The Best Algorithms Struggle to Recognize Black Faces Equally

US government tests find even top-performing facial recognition systems misidentify blacks at rates five to 10 times higher than they do whites.
Image may contain Advertisement and Poster
Beth Holzer/Getty Images

French company Idemia’s algorithms scan faces by the million. The company’s facial recognition software serves police in the US, Australia, and France. Idemia software checks the faces of some cruise ship passengers landing in the US against Customs and Border Protection records. In 2017, a top FBI official told Congress that a facial recognition system that scours 30 million mugshots using Idemia technology helps “safeguard the American people.”

But Idemia’s algorithms don’t always see all faces equally clearly. July test results from the National Institute of Standards and Technology indicated that two of Idemia’s latest algorithms were significantly more likely to mix up black women’s faces than those of white women, or black or white men.

The NIST test challenged algorithms to verify that two photos showed the same face, similar to how a border agent would check passports. At sensitivity settings where Idemia’s algorithms falsely matched different white women’s faces at a rate of one in 10,000, it falsely matched black women’s faces about once in 1,000—10 times more frequently. A one in 10,000 false match rate is often used to evaluate facial recognition systems.

Donnie Scott, who leads the US public security division at Idemia, previously known as Morpho, says the algorithms tested by NIST have not been released commercially, and that the company checks for demographic differences during product development. He says the differing results likely came from engineers pushing their technology to get the best overall accuracy on NIST’s closely watched tests. “There are physical differences in people and the algorithms are going to improve on different people at different rates,” he says.

Computer vision algorithms have never been so good at distinguishing human faces. NIST said last year that the best algorithms got 25 times better at finding a person in a large database between 2010 and 2018, and miss a true match just 0.2 percent of the time. That’s helped drive widespread use in government, commerce, and gadgets like the iPhone.

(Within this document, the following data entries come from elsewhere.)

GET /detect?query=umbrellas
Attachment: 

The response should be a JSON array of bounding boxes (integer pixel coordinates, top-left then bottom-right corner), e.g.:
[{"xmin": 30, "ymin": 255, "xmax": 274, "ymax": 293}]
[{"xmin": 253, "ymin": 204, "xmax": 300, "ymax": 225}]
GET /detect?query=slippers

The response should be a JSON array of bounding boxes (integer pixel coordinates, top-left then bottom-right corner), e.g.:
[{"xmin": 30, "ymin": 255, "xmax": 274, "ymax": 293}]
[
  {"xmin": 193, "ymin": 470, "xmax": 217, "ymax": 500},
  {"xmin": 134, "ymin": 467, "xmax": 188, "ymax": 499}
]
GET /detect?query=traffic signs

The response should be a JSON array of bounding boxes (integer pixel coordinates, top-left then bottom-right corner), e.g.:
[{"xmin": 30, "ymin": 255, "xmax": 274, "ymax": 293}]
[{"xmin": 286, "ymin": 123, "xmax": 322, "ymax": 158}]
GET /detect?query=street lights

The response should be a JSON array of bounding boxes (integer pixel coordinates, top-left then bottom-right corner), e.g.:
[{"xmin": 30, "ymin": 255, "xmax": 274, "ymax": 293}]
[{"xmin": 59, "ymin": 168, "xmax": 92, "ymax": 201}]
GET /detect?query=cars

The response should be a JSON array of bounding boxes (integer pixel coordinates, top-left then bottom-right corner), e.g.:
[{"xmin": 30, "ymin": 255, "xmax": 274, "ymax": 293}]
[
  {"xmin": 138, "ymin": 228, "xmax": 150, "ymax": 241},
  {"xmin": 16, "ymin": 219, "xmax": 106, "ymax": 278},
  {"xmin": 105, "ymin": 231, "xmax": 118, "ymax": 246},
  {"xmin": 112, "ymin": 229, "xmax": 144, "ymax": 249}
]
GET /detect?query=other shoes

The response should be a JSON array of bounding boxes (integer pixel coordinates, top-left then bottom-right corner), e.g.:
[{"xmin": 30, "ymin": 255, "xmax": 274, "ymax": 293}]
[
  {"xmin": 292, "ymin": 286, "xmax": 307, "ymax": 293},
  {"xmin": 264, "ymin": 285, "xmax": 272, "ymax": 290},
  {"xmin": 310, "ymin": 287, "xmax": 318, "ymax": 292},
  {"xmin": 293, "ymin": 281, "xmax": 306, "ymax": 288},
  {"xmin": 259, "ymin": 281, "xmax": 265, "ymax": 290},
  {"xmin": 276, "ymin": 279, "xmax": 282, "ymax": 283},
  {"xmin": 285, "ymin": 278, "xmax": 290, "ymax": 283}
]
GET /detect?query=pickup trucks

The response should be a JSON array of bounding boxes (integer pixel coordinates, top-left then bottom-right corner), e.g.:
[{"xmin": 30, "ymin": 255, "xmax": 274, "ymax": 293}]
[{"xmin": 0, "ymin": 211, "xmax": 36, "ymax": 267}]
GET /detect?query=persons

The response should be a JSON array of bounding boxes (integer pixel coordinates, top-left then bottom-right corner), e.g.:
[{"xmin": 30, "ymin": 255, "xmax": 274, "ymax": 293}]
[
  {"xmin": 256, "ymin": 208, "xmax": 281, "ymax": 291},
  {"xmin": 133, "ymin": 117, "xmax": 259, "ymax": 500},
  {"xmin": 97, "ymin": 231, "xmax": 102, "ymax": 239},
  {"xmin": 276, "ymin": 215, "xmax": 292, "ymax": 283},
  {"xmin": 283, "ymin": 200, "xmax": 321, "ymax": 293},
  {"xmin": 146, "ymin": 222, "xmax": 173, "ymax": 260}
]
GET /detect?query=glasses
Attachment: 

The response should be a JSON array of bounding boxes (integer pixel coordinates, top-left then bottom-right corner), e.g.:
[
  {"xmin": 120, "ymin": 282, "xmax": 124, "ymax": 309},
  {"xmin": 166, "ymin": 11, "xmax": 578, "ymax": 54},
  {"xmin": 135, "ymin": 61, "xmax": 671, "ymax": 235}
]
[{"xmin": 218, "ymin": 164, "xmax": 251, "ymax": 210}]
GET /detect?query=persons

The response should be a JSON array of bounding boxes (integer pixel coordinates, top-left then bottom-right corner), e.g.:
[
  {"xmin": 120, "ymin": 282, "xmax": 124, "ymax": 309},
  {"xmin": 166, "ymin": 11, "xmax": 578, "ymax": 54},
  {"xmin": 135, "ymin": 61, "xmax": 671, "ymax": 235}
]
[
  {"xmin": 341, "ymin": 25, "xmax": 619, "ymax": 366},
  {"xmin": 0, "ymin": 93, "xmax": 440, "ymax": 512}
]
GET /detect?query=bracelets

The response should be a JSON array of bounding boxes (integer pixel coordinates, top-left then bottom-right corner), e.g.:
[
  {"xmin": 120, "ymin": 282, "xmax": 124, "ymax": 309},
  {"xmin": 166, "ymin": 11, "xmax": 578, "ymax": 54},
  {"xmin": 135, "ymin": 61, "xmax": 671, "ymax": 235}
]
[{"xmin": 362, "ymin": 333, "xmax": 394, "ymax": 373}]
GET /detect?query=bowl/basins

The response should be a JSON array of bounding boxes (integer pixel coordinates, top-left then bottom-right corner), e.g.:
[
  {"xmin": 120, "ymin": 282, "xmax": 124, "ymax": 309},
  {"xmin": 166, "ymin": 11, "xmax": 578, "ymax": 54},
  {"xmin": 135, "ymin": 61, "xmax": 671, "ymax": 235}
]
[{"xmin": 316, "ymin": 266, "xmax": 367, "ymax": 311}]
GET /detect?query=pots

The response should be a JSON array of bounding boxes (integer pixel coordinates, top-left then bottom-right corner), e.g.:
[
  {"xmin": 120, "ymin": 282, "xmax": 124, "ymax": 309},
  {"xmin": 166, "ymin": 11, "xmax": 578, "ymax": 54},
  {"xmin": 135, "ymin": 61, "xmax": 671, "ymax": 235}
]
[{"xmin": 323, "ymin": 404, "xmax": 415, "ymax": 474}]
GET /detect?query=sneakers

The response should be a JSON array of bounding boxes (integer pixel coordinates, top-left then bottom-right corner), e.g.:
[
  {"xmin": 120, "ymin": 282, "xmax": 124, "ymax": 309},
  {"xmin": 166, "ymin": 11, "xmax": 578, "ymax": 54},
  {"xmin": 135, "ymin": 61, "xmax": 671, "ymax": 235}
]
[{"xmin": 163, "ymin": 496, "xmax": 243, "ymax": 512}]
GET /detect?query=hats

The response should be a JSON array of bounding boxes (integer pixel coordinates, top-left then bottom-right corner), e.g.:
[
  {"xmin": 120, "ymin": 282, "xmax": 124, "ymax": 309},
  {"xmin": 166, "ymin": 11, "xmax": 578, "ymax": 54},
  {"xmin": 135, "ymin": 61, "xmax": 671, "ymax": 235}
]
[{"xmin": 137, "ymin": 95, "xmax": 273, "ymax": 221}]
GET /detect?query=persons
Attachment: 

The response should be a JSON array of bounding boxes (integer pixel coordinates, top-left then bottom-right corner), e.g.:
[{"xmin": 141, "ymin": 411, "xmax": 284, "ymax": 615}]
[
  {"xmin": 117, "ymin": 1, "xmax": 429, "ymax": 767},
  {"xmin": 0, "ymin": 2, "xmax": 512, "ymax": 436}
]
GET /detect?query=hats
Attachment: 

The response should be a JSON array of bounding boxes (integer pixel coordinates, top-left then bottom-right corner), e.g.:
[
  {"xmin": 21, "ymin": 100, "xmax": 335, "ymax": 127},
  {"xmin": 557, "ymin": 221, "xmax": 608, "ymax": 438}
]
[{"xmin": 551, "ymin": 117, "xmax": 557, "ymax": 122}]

But NIST’s tests and other studies repeatedly have found that the algorithms have a harder time recognizing people with darker skin. The agency’s July report covered tests on code from more than 50 companies. Many top performers in that report show similar performance gaps to Idemia’s 10-fold difference in error rate for black and white women. NIST has published results of demographic tests of facial recognition algorithms since early 2017. It also has consistently found that they perform less well for women than men, an effect believed to be driven at least in part by the use of makeup.

“White males ... is the demographic that usually gives the lowest FMR,” or false match rate, the report states. “Black females ... is the demographic that usually gives the highest FMR.” NIST plans a detailed report this fall on how the technology works on different demographic groups.

NIST’s studies are considered the gold standard for evaluating facial recognition algorithms. Companies that do well use the results for marketing. Chinese and Russian companies have tended to dominate the rankings for overall accuracy, and tout their NIST results to win business at home. Idemia issued a press release in March boasting that it performed better than competitors for US federal contracts.

Many facial recognition algorithms are more likely to mix up black faces than white faces. Each chart represents a different algorithm tested by the National Institute of Standards and Technology. Those with a solid red line uppermost incorrectly match black women's faces more than other groups.

NIST

The Department of Homeland Security has also found that darker skin challenges commercial facial recognition. In February, DHS staff published results from testing 11 commercial systems designed to check a person’s identity, as at an airport security checkpoint. Test subjects had their skin pigment measured. The systems that were tested generally took longer to process people with darker skin and were less accurate at identifying them—although some vendors performed better than others. The agency’s internal privacy watchdog has said DHS should publicly report the performance of its deployed facial recognition systems, like those in trials at airports, on different racial and ethnic groups.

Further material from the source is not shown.